Irish Writing, Radio, Late Modernist Communication

By (author) Damien Keane

Hardback - £55.95

Publication date:

23 October 2014

Length of book:

208 pages

Publisher

Penn State University Press

ISBN-13: 9780271064123

Though the work of Irish writers has been paramount in conventional accounts of literary modernism, Ireland itself only rarely occupies a meaningful position in accounts of modernism’s historical trajectory. With an itinerary moving not simply among Dublin, Belfast, and London but also Paris, New York, Addis Ababa, Rome, Berlin, Geneva, and the world’s radio receivers, Ireland and the Problem of Information examines the pivotal mediations through which social knowledge was produced in the mid-twentieth century. Organized as a series of cross-fading case studies, the book argues that an expanded sphere of Irish cultural production should be read as much for what it indicates about practices of intermedial circulation and their consequences as for what it reveals about Irish writing around the time of the Second World War. In this way, it positions the “problem of information” as, first and foremost, an international predicament, but one with particular national implications for the Irish field.
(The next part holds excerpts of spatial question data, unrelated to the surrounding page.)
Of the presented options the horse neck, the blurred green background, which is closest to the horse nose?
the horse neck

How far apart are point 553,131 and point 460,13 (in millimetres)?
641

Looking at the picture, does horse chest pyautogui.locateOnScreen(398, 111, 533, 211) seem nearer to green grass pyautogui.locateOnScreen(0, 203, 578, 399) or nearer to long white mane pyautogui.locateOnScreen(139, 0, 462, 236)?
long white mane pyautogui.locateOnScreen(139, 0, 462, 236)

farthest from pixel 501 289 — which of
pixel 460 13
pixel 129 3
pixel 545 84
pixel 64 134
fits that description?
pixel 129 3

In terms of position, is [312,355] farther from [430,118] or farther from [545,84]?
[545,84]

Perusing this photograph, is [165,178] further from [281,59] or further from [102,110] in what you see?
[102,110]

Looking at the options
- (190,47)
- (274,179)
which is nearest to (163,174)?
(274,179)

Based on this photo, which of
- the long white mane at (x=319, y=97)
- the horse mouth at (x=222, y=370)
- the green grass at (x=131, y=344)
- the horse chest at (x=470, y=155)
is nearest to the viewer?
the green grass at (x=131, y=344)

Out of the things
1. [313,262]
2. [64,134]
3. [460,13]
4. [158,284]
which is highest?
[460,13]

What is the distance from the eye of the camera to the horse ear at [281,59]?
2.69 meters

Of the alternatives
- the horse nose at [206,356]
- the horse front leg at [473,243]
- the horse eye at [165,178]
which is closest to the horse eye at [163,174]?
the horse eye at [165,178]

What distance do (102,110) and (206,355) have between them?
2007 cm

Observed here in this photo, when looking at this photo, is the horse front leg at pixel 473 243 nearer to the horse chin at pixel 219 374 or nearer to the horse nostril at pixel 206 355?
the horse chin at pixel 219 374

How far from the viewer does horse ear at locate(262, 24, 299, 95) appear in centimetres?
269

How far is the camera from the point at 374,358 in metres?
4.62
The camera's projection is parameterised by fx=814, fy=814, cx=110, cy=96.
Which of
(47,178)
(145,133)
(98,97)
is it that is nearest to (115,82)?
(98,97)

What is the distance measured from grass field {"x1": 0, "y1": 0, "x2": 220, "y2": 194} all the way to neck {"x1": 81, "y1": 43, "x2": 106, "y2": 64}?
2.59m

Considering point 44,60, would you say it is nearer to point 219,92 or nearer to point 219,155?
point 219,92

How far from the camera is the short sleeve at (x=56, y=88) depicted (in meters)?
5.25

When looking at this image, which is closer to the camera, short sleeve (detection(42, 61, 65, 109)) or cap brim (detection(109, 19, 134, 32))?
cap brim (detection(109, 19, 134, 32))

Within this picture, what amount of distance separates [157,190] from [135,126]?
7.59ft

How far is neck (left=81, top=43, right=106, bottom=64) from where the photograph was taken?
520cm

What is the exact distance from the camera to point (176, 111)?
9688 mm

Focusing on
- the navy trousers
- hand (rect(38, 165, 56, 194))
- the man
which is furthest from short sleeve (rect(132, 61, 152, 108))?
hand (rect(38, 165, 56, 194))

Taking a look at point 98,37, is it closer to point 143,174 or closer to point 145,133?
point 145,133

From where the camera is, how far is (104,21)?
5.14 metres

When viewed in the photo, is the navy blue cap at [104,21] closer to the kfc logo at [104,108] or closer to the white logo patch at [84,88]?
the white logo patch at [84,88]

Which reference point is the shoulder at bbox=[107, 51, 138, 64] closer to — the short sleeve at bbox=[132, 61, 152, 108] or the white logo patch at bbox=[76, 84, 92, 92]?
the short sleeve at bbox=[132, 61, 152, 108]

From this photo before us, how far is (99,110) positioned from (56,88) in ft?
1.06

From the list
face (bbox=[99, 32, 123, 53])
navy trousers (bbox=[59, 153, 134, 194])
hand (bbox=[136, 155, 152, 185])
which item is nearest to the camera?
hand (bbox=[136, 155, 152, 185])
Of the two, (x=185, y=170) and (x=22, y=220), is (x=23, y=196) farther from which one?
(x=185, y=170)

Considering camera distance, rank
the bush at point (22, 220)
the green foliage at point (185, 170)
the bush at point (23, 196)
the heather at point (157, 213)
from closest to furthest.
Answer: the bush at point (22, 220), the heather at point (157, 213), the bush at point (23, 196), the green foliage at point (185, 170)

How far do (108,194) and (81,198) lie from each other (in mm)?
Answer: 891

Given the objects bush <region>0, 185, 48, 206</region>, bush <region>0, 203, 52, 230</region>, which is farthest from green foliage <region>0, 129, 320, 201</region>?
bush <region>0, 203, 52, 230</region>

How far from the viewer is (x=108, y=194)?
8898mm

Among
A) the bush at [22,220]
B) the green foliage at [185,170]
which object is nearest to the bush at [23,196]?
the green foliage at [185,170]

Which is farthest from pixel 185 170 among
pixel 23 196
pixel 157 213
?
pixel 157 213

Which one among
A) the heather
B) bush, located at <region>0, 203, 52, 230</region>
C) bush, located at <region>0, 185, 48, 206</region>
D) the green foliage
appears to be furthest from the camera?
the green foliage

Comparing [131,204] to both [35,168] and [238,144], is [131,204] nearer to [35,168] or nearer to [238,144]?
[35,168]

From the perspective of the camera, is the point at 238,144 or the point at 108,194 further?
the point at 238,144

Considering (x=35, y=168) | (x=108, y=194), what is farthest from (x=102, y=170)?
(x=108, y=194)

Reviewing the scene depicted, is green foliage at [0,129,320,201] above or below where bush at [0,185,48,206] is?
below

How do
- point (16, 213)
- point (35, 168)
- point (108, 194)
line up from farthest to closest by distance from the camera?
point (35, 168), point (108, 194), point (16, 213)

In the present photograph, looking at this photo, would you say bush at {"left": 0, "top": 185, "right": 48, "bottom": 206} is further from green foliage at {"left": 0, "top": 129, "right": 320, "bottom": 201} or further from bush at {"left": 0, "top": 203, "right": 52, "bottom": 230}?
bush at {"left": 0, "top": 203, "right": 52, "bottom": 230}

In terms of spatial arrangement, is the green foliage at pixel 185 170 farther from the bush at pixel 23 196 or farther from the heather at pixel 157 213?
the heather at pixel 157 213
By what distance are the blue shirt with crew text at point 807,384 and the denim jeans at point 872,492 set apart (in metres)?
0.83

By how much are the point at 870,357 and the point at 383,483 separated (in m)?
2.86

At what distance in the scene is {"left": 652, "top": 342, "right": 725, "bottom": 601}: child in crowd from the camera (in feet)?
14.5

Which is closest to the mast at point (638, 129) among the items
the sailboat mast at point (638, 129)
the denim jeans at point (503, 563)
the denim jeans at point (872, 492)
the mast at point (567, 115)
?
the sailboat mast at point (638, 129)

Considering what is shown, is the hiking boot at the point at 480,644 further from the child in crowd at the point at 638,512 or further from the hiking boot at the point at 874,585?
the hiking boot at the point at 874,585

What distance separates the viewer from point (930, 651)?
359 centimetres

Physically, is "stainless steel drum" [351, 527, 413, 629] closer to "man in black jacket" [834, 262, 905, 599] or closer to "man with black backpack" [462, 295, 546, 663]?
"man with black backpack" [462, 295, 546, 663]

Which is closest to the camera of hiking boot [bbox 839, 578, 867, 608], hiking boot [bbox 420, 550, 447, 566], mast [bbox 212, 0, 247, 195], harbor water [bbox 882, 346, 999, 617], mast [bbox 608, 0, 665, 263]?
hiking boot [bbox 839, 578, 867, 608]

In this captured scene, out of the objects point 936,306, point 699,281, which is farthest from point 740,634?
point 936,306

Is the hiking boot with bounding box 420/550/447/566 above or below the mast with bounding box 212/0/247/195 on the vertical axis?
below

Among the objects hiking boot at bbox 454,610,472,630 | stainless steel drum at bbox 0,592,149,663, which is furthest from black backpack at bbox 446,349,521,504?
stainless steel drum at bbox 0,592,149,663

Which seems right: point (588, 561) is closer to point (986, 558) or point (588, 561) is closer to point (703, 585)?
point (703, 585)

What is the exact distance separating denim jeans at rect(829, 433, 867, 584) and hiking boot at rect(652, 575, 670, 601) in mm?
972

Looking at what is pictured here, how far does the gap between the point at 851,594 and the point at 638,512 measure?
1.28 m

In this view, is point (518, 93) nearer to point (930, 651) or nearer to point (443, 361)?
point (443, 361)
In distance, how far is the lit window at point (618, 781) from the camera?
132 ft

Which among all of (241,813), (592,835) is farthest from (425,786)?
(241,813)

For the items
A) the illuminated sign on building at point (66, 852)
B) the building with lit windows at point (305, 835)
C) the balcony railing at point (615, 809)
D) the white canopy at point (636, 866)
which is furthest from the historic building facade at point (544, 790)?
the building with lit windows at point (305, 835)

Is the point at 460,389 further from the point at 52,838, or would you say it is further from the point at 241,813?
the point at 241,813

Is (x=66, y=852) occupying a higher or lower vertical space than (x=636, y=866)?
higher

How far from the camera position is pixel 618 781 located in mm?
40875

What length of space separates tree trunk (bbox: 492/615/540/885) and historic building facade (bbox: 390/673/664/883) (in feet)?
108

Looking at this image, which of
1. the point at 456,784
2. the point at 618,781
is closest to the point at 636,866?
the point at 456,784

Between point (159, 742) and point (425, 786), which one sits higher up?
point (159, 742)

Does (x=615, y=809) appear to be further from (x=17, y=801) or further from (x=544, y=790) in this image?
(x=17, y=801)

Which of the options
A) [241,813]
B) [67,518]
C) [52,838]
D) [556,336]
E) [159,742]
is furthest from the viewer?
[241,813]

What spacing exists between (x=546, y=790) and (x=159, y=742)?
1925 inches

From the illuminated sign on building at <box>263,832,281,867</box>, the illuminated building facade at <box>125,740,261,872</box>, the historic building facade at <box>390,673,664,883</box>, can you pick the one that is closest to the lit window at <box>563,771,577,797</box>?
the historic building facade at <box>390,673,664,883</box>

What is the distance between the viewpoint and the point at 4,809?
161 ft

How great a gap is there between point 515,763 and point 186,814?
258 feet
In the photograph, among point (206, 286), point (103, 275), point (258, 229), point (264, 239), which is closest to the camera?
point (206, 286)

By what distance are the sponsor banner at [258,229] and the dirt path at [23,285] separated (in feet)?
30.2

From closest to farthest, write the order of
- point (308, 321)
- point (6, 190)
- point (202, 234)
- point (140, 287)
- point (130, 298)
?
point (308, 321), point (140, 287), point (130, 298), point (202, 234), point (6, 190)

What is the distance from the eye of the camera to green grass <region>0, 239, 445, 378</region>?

Ireland and the Problem of Information boldly reconstellates late modernism, wartime propaganda, radio and sound recording, and post-independence Irish culture. Damien Keane clears the period of received narratives about modernist formal innovation and the auratic voice. In their place he sets up a cultural field in which social knowledge is produced—and, increasingly, knows itself to be produced—through dispersed, often agonistic processes of mediation. Far from being a belated entrant into this moment, the Irish cultural field emerges here as its advance guard, ‘an early indicator of the antagonistic cooperation that has since come more generally to structure the cultural field of the “information age.”’ This is a rigorously researched book, reflecting Keane’s deep fascination with his subject.”